The Electoral College sets up a situation in which candidates should generate just enough votes in each state to win (except Maine and Nebraska) and then concentrate efforts elsewhere. As it happened, Hillary generated votes above and beyond what she needed in states she had already won, while Trump won lots of states by a low margin.
Turning to the simplified Silver model, we see that it was very nearly correct, failing to predict the critical result only slightly - but repeatedly. Complex situations (Electoral College vs. Popular Vote) confer valuable information to our counterfactuals. This model has some multiple of 50 counterfactuals: Each state having several variables that may need a different formulation to properly predict its outcome. One such alternative could posit that the outcome in each state is dependent on the concentration of efforts outside the state.
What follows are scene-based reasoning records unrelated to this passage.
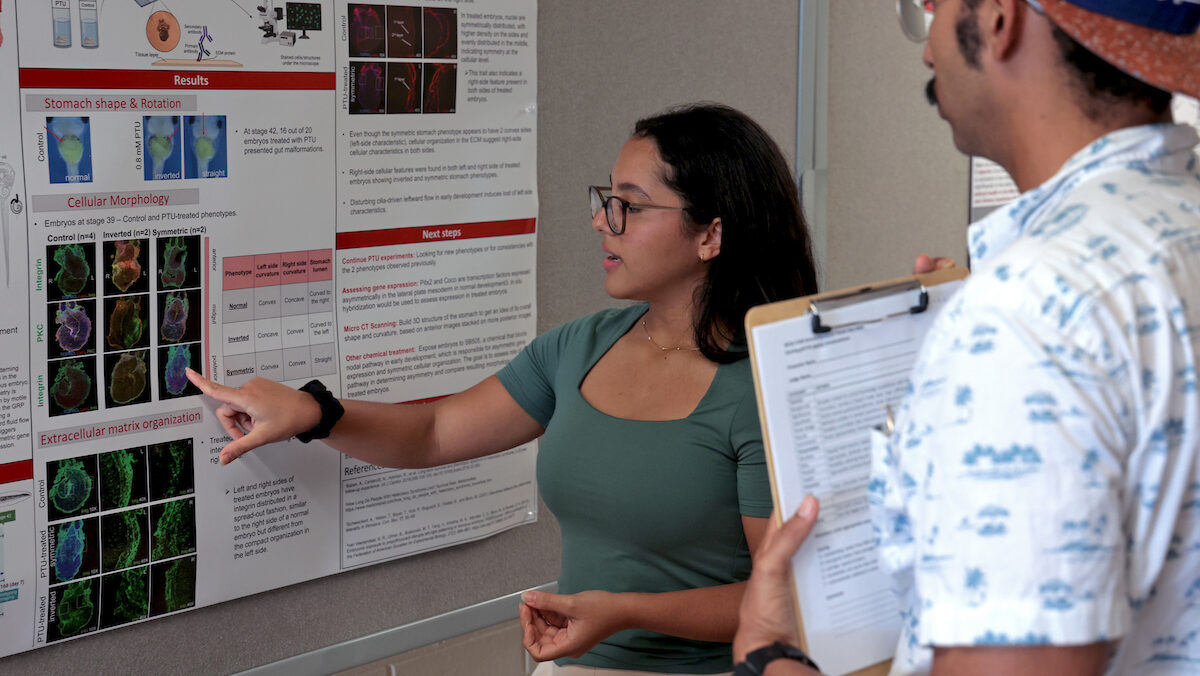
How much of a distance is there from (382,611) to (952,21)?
113 cm

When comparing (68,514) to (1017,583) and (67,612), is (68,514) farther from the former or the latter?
(1017,583)

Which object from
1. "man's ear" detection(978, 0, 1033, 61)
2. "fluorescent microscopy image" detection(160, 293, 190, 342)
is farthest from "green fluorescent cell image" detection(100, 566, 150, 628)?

Since the total amount of effort to expend is fixed, resources spent outside each state are considered lost.
At the end of the day, a review of the many model specifications possible due to sensitivities introduced by the Electoral College, one comes to the valuable conclusion that <bad joke> claims should be kept conservative </bad joke>. In Silver's own post mortem of the election forecasts, he says the outcome models that were there at the time, trained on identical data and coming to wildly different conclusions should have been indicative of precisely this sensitivity.
In business, we must take care to understand precisely how sensitive to misspecification our models are, especially when we are comfortable with the projections. The solution is being meticulous about testing competing formulations and fostering this discipline in others.
Managers working with analytics professionals may often and suddenly find themselves feeling technically outclassed. Using this guide, I hope you will feel empowered to ask the questions that analysts and researchers, caught up in their work, often fail to ask themselves.